Consejo: las yurtas y mantas están muy limpias, pero cuando se va a un sitio donde convive el ser humano con otros animales no está de mal llevarse algo contra las pulgas. Nosotros llevábamos unos collares de gato antiparasitarios atados a los tobillos. No sé si es por el efecto placebo proyectado en las pulgas, pero el caso es que me ha funcionado aquí, en Etiopía y en Jordania.
Camino del lago
La excursión al Song Kul fue una experiencia formidable. Me encantó. No es solo por ir a caballo y dormir en yurtas, que también, al menos para mí que desde chico me han fascinado Gengis Khan y los mongoles, sino por los paisajes naturales que recorrimos: unas montañas fieras, sin una brizna de hierba, donde el color de la tierra solo cambiaba cuando llegábamos a las zonas nevadas. Creo que el término más apropiado para describir lo que vimos es el que da Kant a sublime.


Yo iba algo asustado porque había probado qué significaba montar a caballo durante horas. Para que la experiencia no me pillara de nuevas, había ido con mis amigos Kathy y Fernando a montar a caballo por la sierra de Madrid. Después de tan solo una hora tenía el culo y las lumbares destrozadas a pesar de que había seguido fielmente los consejos del maestro Juanito, el señor que organizaba las excursiones, que resumidos venían a decir: sigue el ritmo del caballo, déjate llevar por él, no presentes resitencia… le faltó decir be water para que lo hubiera adoptado como maestro espiritual. Sin embargo mis temores eran infundados… cabalgar sobre un caballo kirguís es como estar sentado en un sofá.

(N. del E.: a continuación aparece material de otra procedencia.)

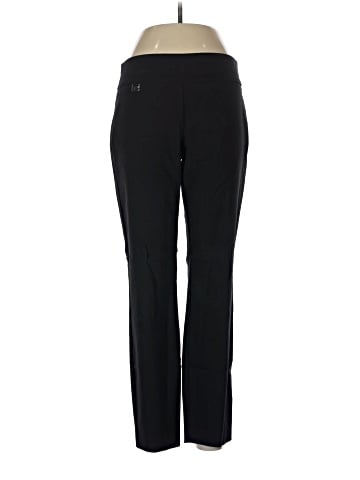 Alfani Active Pants (view 1)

Los caballos de Kirguistán son de la familia mongola, muy distintos de los europeos, al menos de los españoles. Son más pequeños, pero muy robustos. Suben por montañas muy empinadas sin esfuerzo y por el tipo de paso que tienen más acompasado son más cómodos de montar, incluso para personas que tenemos una forma física deplorable. Los kirguisos tratan a los caballos con mucho mimo, en tres días que estuvimos cabalgando hacia el Song Kul no les vi usar la fusta ni una vez, y da gusto verlos fuertes y bien alimentados; y es que todavía hoy son una pieza clave de la economía doméstica de las zonas rurales por la leche, la carne y, claro está, para desplazarse por este país tan montañoso.

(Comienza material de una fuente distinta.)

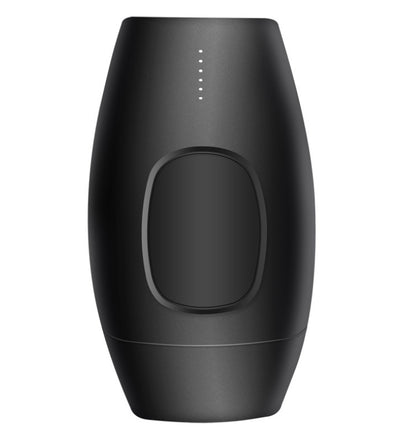 Laser Hair Removal - SD & CO.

El camino hacia el lago fue realmente genial. Lo único molesto fueron las bolsas de plástico que llevábamos entre los calcetines y las botas para aguantar el frío, pero sería deshonesto si no reconociera que en algunos tramos tuve que cerrar los ojos. Padezco de un vértigo atroz y en algunos caminos apenas te separan unos centímetros de una ostia de campeonato.



Amor por la diferencia
Después de dos días cabalgando por fin llegamos lago Song Kul, el objetivo principal que nos habíamos marcado desde que habíamos salido de Samarcanda quince días atrás, meta discutible, como todas las que uno se autoimpone durante un viaje donde -como cantaba Kavafis- es más importante moverse para llegar que haber llegado, aunque quizás en este caso Ítaca superaba a Circe.

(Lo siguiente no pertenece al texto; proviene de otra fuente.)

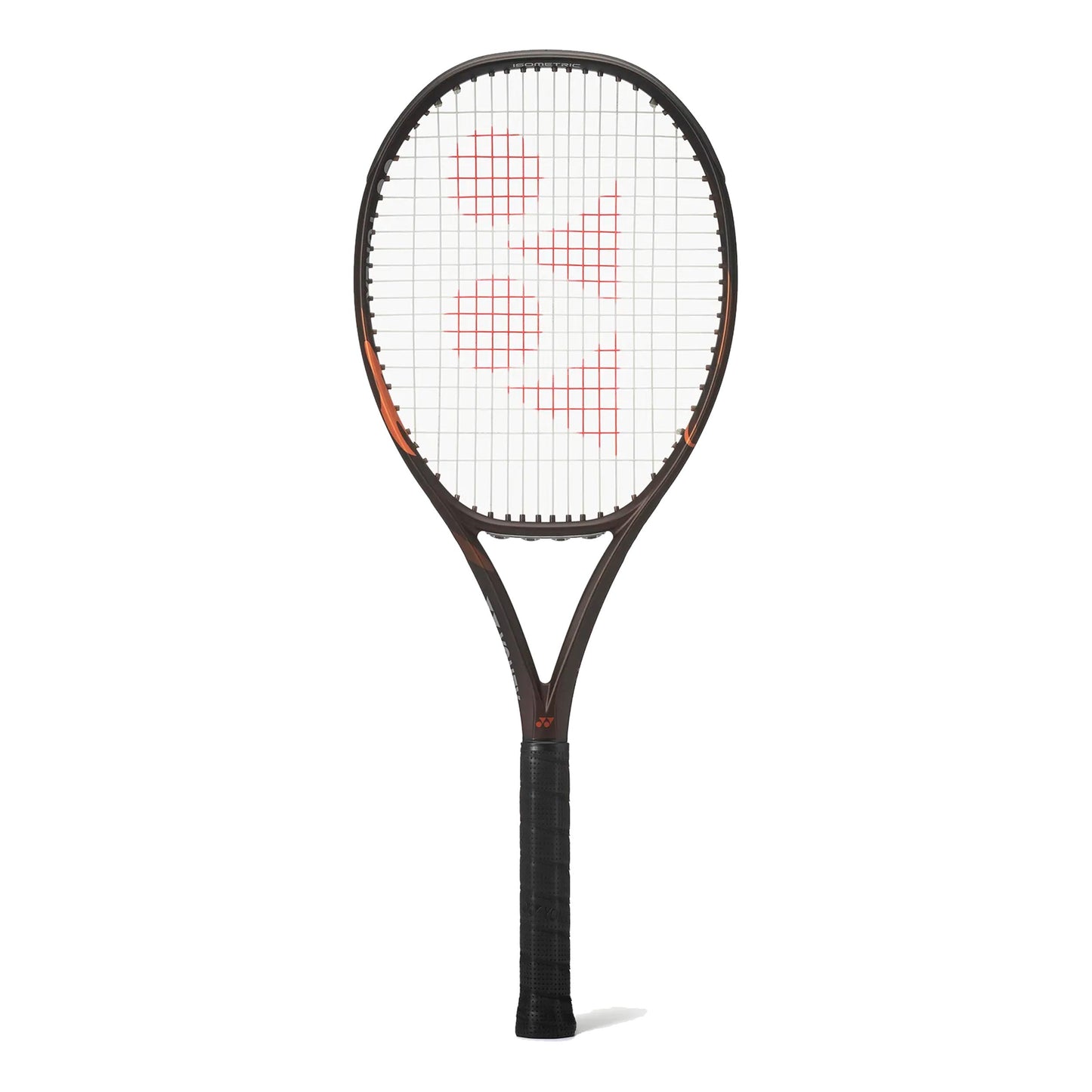 Yonex Ezone 98 (2026) Espresso Brown Racchette da torneo non incordata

¿Qué se le puede pedir a un viaje? ¿Qué sea divertido?¿Qué descanses? ¿Qué te enriquezca? ¿Que no pilles la malaria? Después de darle vueltas a esta cuestión, creo que lo mejor que te puede ofrecer un viaje para quien ama la diferencia es que sea sincero, como lo fueron el Song Kul y Kirguistán, en palabras del cineasta, tan lejos, tan cerca.


Y aquí se me apagó el móvil. Del resto poco hay que decir. Volvimos a Kochkor y de ahí salimos escopeteados hacia Biskek, donde un avión a las tantas de la madrugada nos debía de llevar de regreso Madrid pasando por Estambul. ¿Qué decir más?